» **Records shown**
- - - -

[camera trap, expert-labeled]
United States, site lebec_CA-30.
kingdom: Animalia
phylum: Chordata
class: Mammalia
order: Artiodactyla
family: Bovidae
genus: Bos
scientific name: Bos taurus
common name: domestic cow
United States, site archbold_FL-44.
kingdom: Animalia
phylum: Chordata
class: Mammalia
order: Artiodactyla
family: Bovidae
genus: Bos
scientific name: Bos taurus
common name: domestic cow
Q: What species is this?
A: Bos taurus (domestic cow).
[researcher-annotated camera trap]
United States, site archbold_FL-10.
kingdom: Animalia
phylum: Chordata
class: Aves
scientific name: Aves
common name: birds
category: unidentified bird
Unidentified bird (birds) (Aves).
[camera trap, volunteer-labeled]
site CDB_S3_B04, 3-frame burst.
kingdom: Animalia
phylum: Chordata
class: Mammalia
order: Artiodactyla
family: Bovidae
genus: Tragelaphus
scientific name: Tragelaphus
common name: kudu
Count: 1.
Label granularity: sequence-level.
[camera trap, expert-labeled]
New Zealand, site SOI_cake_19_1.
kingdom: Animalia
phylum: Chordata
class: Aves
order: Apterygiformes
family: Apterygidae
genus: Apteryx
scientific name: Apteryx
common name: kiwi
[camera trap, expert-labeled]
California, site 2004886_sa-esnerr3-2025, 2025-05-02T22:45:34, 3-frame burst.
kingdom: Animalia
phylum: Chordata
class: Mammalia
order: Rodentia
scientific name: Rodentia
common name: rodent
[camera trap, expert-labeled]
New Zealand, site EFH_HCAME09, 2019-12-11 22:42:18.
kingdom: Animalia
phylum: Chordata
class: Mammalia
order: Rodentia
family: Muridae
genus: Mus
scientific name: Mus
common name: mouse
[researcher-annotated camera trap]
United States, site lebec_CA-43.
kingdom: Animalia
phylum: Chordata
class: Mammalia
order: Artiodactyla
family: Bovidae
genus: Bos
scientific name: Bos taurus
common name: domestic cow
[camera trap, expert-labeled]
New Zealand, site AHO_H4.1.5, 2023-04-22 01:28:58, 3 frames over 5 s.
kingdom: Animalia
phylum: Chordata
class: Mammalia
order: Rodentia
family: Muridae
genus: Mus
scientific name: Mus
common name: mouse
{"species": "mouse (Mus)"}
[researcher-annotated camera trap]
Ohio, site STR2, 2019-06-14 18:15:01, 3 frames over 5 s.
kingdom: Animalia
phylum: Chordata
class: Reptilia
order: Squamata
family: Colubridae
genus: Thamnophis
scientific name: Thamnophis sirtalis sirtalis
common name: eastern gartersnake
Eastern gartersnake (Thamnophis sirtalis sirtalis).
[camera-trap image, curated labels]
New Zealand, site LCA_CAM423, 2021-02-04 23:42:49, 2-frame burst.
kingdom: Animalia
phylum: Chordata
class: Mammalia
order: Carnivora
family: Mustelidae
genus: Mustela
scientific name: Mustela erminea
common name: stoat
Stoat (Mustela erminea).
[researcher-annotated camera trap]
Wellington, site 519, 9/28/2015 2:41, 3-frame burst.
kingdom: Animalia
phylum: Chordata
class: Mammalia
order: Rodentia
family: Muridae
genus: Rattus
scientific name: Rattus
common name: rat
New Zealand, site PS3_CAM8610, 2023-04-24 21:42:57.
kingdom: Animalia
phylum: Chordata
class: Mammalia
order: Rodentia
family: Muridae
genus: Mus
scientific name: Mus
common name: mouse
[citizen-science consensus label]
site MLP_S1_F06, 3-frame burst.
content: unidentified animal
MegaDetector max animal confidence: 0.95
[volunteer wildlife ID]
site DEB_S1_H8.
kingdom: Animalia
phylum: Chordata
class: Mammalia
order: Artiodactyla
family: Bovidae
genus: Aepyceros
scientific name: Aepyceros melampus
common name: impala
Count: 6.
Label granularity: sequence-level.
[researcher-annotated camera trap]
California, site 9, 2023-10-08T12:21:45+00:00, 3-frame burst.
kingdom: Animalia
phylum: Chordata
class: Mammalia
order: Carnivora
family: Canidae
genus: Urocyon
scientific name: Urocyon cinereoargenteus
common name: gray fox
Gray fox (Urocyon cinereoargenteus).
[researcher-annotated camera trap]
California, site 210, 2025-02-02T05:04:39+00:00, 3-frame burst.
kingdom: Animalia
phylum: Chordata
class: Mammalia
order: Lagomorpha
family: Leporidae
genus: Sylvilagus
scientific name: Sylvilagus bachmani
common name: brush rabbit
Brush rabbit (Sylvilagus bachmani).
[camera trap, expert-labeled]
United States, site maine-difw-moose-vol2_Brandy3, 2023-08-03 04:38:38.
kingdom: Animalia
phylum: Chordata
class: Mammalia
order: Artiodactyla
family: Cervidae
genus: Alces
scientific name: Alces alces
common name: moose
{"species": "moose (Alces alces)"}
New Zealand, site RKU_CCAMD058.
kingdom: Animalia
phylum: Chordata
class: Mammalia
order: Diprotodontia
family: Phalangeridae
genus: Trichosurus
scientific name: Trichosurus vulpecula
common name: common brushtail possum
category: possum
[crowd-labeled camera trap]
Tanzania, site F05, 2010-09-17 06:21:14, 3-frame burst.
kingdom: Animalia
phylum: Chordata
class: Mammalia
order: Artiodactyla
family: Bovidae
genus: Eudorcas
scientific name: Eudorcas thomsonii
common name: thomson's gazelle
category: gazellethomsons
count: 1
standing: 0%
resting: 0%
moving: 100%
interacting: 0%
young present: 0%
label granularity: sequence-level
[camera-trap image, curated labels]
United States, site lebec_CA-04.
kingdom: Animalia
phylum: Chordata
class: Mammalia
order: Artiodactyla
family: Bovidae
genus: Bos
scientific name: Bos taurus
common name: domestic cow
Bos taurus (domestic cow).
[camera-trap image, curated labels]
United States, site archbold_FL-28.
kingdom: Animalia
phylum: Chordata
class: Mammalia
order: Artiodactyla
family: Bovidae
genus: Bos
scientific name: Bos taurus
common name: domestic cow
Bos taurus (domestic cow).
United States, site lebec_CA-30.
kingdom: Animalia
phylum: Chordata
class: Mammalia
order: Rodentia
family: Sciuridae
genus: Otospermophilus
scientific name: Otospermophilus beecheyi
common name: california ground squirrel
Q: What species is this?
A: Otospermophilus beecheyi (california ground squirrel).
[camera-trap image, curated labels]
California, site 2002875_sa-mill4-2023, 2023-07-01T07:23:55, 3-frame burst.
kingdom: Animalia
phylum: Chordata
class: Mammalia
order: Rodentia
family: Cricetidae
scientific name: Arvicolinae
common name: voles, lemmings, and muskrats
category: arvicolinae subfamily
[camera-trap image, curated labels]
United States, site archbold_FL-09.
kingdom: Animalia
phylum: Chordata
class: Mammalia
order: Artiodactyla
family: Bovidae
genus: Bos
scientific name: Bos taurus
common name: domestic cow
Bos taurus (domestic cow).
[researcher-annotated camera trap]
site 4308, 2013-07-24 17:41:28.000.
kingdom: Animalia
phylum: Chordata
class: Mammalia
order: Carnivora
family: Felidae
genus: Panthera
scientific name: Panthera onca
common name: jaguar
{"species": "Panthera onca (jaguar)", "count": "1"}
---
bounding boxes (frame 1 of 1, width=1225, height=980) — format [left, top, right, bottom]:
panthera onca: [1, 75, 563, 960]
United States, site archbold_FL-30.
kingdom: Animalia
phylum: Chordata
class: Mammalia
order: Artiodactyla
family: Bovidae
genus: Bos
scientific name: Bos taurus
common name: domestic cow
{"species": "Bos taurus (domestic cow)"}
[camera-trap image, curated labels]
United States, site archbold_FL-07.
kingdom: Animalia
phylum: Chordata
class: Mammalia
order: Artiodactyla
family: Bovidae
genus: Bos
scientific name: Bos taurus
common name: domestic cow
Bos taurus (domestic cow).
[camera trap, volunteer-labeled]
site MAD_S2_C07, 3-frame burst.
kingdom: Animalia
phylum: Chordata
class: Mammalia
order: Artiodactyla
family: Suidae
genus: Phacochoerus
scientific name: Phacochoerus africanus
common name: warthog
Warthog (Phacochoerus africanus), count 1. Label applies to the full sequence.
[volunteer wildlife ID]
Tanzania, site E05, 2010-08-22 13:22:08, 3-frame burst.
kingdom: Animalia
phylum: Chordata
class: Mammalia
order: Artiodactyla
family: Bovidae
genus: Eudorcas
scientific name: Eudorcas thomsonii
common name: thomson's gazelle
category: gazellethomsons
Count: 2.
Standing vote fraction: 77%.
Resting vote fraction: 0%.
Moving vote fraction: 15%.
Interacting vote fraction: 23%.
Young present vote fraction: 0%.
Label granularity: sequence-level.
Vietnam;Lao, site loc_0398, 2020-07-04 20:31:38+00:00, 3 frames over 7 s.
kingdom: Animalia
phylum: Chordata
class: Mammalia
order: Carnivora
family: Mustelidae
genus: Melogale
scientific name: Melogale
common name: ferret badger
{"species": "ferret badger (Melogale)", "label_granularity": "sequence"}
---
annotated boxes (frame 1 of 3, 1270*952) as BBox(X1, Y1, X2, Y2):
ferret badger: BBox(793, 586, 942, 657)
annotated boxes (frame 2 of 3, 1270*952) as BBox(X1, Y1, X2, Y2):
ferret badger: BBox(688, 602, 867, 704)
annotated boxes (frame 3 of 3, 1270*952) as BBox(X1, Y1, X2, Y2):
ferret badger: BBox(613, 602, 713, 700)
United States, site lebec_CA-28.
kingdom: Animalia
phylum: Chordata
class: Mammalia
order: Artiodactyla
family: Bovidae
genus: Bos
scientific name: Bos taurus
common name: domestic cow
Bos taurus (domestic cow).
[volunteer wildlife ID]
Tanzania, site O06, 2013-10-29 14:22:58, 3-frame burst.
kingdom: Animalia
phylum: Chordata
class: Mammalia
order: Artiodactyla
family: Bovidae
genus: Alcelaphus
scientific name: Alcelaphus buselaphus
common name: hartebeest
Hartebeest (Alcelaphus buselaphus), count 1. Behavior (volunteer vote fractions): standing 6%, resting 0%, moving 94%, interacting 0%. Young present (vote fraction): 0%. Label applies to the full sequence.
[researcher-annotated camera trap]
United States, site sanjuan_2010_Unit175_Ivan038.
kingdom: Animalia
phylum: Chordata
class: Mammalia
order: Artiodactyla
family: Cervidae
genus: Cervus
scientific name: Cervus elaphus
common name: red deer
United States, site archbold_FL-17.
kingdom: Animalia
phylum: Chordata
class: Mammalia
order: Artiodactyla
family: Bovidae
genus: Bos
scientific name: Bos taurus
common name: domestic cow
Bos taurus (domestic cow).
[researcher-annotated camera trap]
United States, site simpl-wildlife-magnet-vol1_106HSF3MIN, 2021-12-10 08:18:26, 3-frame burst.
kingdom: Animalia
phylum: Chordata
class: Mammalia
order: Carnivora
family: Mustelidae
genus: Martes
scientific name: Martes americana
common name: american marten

- - - -

» **What the exercise asks**
Whenever "Zealand" shows up in a line of the listing, copy that whole line.

» **Answer space**
New Zealand, site SOI_cake_19_1.
New Zealand, site EFH_HCAME09, 2019-12-11 22:42:18.
New Zealand, site AHO_H4.1.5, 2023-04-22 01:28:58, 3 frames over 5 s.
New Zealand, site LCA_CAM423, 2021-02-04 23:42:49, 2-frame burst.
New Zealand, site PS3_CAM8610, 2023-04-24 21:42:57.
New Zealand, site RKU_CCAMD058.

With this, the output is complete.